Les forêts franciliennes, longtemps présentées comme des refuges climatiques, montrent elles aussi des signes de fragilité. La mortalité des arbres s’accélère. Conséquence directe : elles émettent désormais plus de carbone qu’elles n’en stockent. Un retournement qui pèse à la fois sur la biodiversité et sur l’équilibre climatique régional.

Forêt de Sénart • biodiversité en Ile de France
Forêt de Sénart • ©Dimitri Kalioris

En ville, les îlots de chaleur amplifient le problème. Les températures urbaines peuvent dépasser de 8 °C celles des zones périphériques. Cette surchauffe favorise l’installation d’espèces résistantes à la chaleur et aux perturbations humaines, mais tend à uniformiser la biodiversité. La richesse apparente masque un appauvrissement réel.

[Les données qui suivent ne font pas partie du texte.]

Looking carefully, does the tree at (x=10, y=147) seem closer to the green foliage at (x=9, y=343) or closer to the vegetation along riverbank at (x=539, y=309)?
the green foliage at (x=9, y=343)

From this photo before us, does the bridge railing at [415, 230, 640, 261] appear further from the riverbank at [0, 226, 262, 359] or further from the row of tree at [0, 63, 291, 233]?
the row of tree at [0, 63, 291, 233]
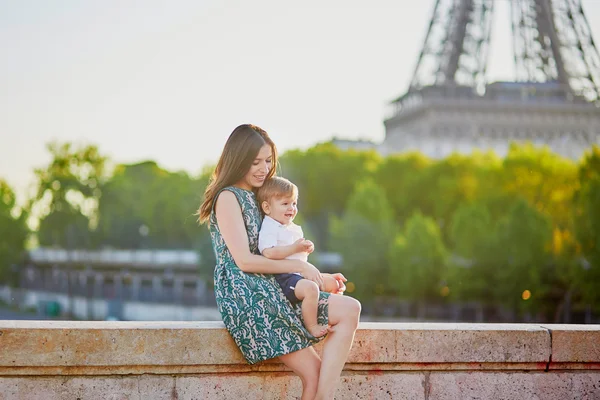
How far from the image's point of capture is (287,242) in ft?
20.0

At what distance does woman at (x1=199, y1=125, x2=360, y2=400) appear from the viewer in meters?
5.90

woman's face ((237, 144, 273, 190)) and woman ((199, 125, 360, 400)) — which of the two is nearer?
woman ((199, 125, 360, 400))

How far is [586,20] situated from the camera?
79.2 m

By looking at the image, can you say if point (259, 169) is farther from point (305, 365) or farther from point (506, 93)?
point (506, 93)

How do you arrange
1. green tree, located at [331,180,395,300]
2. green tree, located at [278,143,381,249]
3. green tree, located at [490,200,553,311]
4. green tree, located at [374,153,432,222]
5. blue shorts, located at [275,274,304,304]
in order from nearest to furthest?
blue shorts, located at [275,274,304,304], green tree, located at [490,200,553,311], green tree, located at [331,180,395,300], green tree, located at [374,153,432,222], green tree, located at [278,143,381,249]

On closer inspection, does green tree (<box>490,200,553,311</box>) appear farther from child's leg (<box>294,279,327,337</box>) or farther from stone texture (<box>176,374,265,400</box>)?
child's leg (<box>294,279,327,337</box>)

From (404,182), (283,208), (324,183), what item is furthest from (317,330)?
(324,183)

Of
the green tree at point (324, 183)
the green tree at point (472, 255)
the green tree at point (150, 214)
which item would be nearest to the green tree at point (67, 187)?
the green tree at point (150, 214)

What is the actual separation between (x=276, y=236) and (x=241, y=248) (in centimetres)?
25

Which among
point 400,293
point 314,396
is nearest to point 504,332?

D’ici 2050, selon la trajectoire nationale TRACC, la région pourrait se réchauffer de 2,7 °C. Les dynamiques déjà à l’œuvre n’en sont donc qu’à leurs débuts.

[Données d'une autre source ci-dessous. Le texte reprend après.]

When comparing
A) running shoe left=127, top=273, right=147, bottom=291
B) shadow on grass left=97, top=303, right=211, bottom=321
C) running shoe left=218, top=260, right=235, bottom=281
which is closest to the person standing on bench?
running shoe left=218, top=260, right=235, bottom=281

Forêt d'Armainvilliers • biodiversité en Ile de France
Forêt d'Armainvilliers • ©Isabelle Vauconsant

La nature, levier autant que victime

Le rapport de l’ARB refuse pourtant le catastrophisme. Son second message est aussi fort que le premier : la biodiversité n’est pas seulement une victime du réchauffement, elle est aussi une réponse.

Les solutions fondées sur la nature offrent des leviers concrets. Les zones humides fonctionnelles régulent les débits et rafraîchissent les températures locales.

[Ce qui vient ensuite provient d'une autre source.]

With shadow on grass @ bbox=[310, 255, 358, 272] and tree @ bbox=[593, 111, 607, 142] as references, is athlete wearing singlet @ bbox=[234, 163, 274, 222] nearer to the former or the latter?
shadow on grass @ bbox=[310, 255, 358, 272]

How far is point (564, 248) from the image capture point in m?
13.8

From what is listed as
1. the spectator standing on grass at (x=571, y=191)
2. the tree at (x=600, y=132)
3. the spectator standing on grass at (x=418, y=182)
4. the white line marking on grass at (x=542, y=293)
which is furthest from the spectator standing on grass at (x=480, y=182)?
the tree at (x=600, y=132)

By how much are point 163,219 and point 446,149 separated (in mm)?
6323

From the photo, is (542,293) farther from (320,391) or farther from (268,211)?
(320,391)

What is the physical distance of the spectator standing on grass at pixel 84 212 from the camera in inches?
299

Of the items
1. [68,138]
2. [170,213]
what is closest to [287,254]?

Les forêts diversifiées stockent le carbone et abritent des espèces refuges. Les friches urbaines, les sols perméables, les murs végétalisés contribuent à atténuer les effets des îlots de chaleur. Ces dispositifs ne relèvent pas du symbolique ; ils apportent des bénéfices simultanés sur le plan écologique, climatique et sanitaire.

Préserver, restaurer et reconnecter les milieux naturels devient ainsi un investissement stratégique pour l’avenir du territoire. L’ARB ÎdF annonce d’ailleurs la publication prochaine d’un guide pratique sur ces solutions, décliné par type de milieu : urbain, agricole, forestier, aquatique.

Provins • Biodiversité en Ile de France
Provins • ©Isabelle Vauconsant

Une responsabilité politique

Les données sont là. Le diagnostic est posé. Reste la question de la volonté.
En Île-de-France, on dispose d’outils : la Stratégie régionale pour la biodiversité, les trames vertes et bleues, les Atlas de la biodiversité communale. Elle dispose aussi d’acteurs engagés, de réseaux naturalistes actifs, d’une expertise scientifique solide. Ce que ce rapport rappelle, c’est que ces instruments doivent maintenant être utilisés à la hauteur de l’urgence.

Car les écosystèmes franciliens n’attendent pas les arbitrages politiques. Eux, ils basculent déjà.